Sous pression militaire depuis plusieurs semaines, l’AFC/M23 dénonce des attaques contre ses positions au Nord-Kivu et au Sud-Kivu.
Le mouvement rebelle a rapporté de nouveaux bombardements par des drones des forces gouvernementales contre ses positions touchant également les populations civiles ce samedi 7 mars 2026 à Mushaki la cité de Rubaya en territoire de Masisi au Nord-Kivu, indiquant que cette zone est « loin de toutes les lignes de front » : « Ces attaques barbares, menées en toute connaissance de cause, tuent et terrorisent des innocents au vu et au su de tous », a indiqué Lawrence Kanyuka, porte-parole de l’AFC/M23.

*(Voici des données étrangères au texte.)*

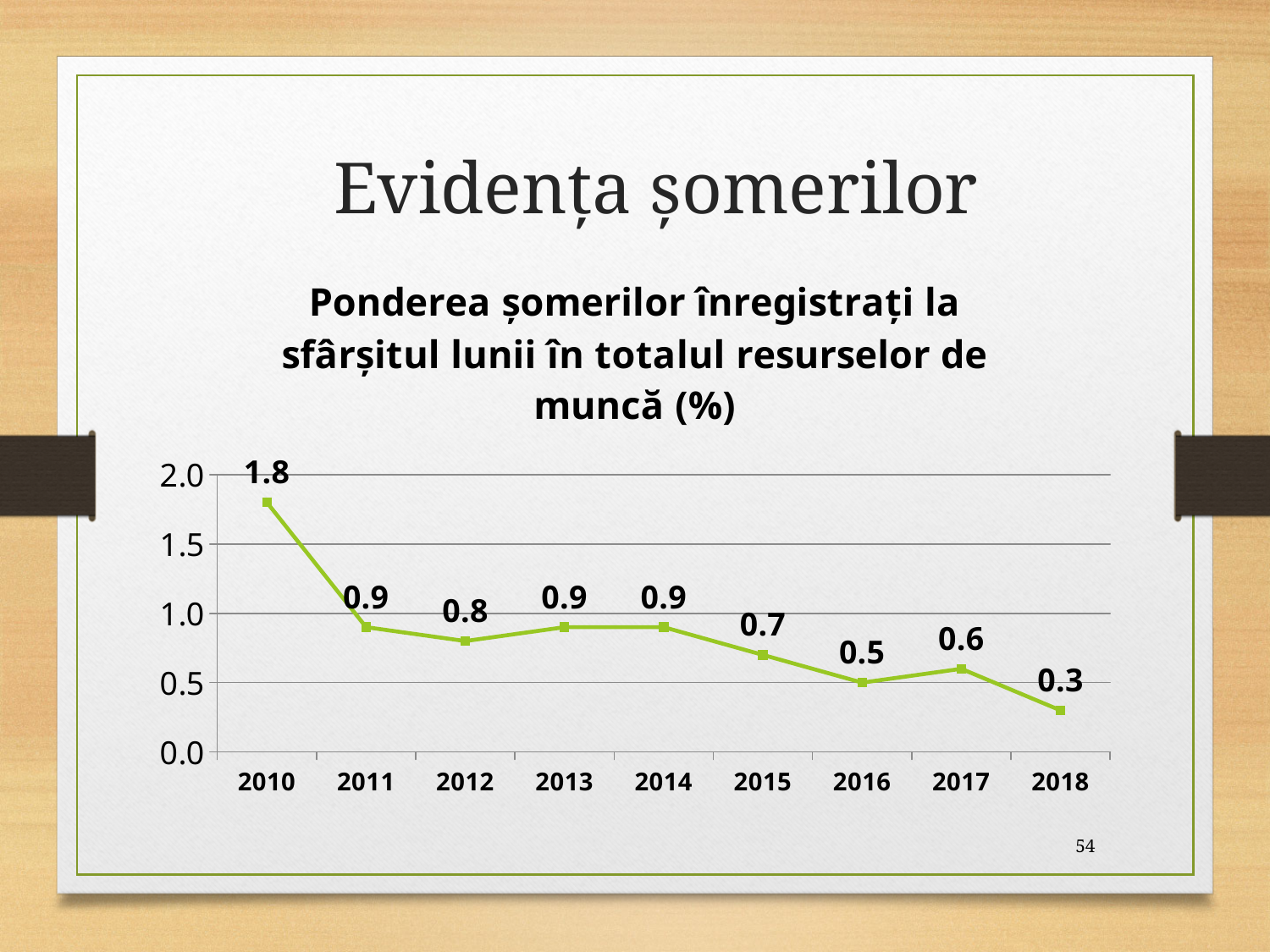
What is the difference between the values for 2010 and 2011? 0.9 What kind of chart is shown? line chart What is the value for 2015? 0.7 Which year has the highest value? 2010 Is the value for 2010 greater or less than 1.5? greater Which year has the lowest value? 2018 Do the values generally rise or fall from 2010 to 2018? fall How many years are plotted on the chart? 9 What is the value for 2010? 1.8 What is the difference between the values for 2017 and 2018? 0.3 What is the value for 2018? 0.3 Which is larger, the value for 2016 or the value for 2017? 2017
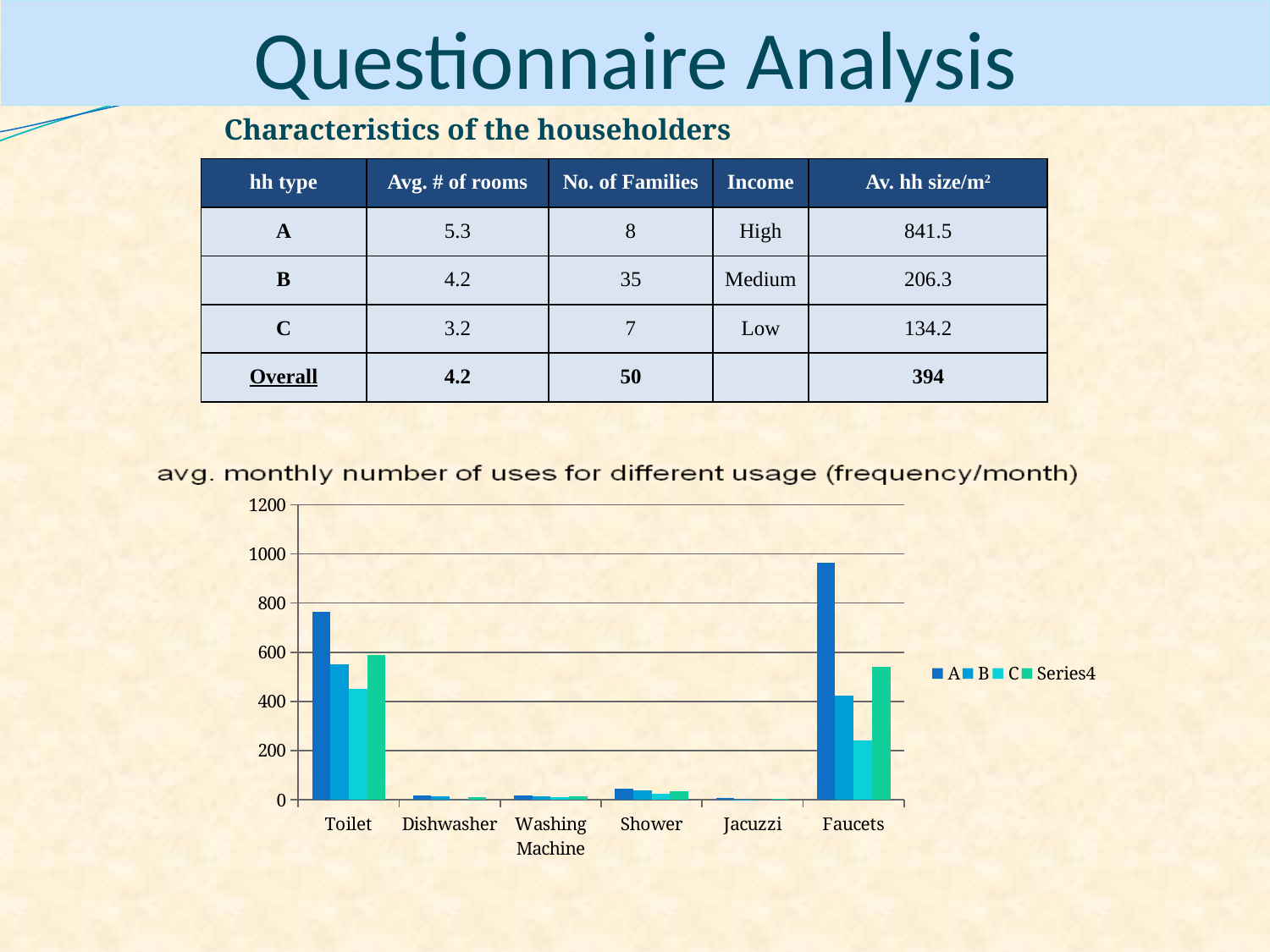
Is the value for series C in the Faucets category greater or less than 400? less What kind of chart is shown on the slide? bar chart Which category has the highest value for series A? Faucets Which is larger: the value for series B in Toilet or the value for series B in Faucets? Toilet Which is larger: the value for series A in Toilet or the value for series A in Faucets? Faucets What is the name of the fourth series in the chart legend? Series4 Which category has the lowest values overall in the chart? Jacuzzi How many categories are shown on the x axis of the chart? 6 Is the value for series A in the Toilet category greater or less than 600? greater Is the value for series A in the Faucets category greater or less than 800? greater How many series does the chart legend list? 4 What is the title of the chart? avg. monthly number of uses for different usage (frequency/month)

Ce dernier a également indiqué que l’armée loyaliste a lancé une nouvelle attaque meurtrière à Gakenke et à Minembwe dans la province voisine du Sud-Kivu, dénonçant une campagne systématique d’épuration ethnique contre les communautés Banyamulenge. »
Il a par ailleurs dénoncé ce qu’il qualifie d’hypocrisie et de partialité de la communauté internationale qui reste silencieuses face à ces crimes.
Il faut dire que ceci intervient alors que les appels au cessez-le-feu se multiplient et que les deux parties s’accusent mutuellement de le violer.